> WHAT YOU SHOULD DO:
Say how many lines in the records contain the string "coat", giving the number by itself.

:::::

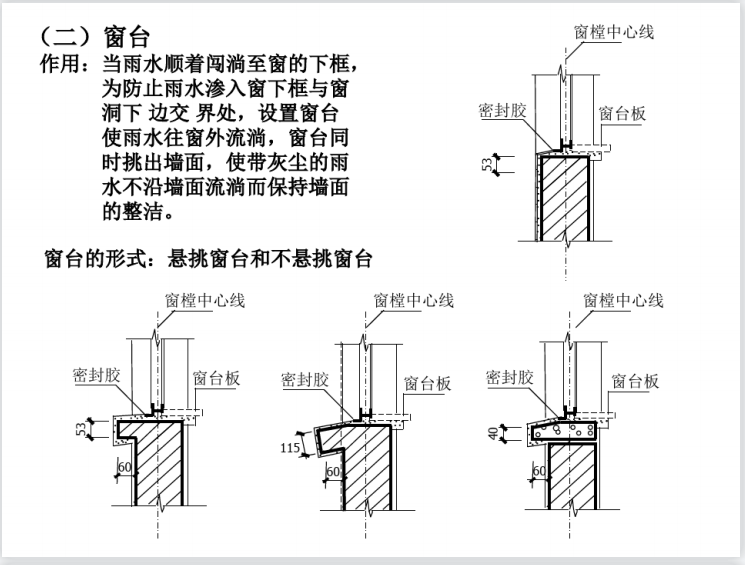 （二）窗台
作用：当雨水顺着闯淌至窗的下框，为防止雨水渗入窗下框与窗洞下 边交 界处，设置窗台使雨水往窗外流淌，窗台同时挑出墙面，使带灰尘的雨水不沿墙面流淌而保持墙面的整洁。

窗樘中心线
密封胶
窗台板
53

窗台的形式：悬挑窗台和不悬挑窗台

窗樘中心线
密封胶
窗台板
53
60

窗樘中心线
密封胶
窗台板
115
60

窗樘中心线
密封胶
窗台板
40
60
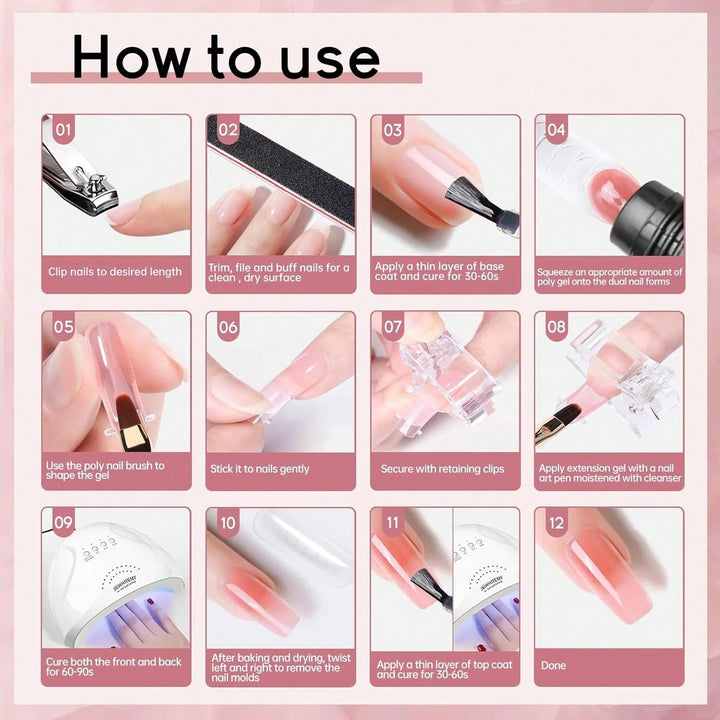 How to use

01
Clip nails to desired length

02
Trim, file and buff nails for a clean , dry surface

03
Apply a thin layer of base coat and cure for 30-60s

04
Squeeze an appropriate amount of poly gel onto the dual nail forms

05
Use the poly nail brush to shape the gel

06
Stick it to nails gently

07
Secure with retaining clips

08
Apply extension gel with a nail art pen moistened with cleanser

09
JEWHITENY
Cure both the front and back for 60-90s

10
After baking and drying, twist left and right to remove the nail molds

11
JEWHITENY
Apply a thin layer of top coat and cure for 30-60s

12
Done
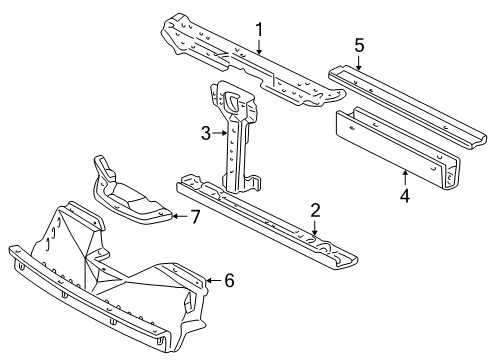 1
5
3
4
7
2
6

:::::

> TASK OUTPUT:
2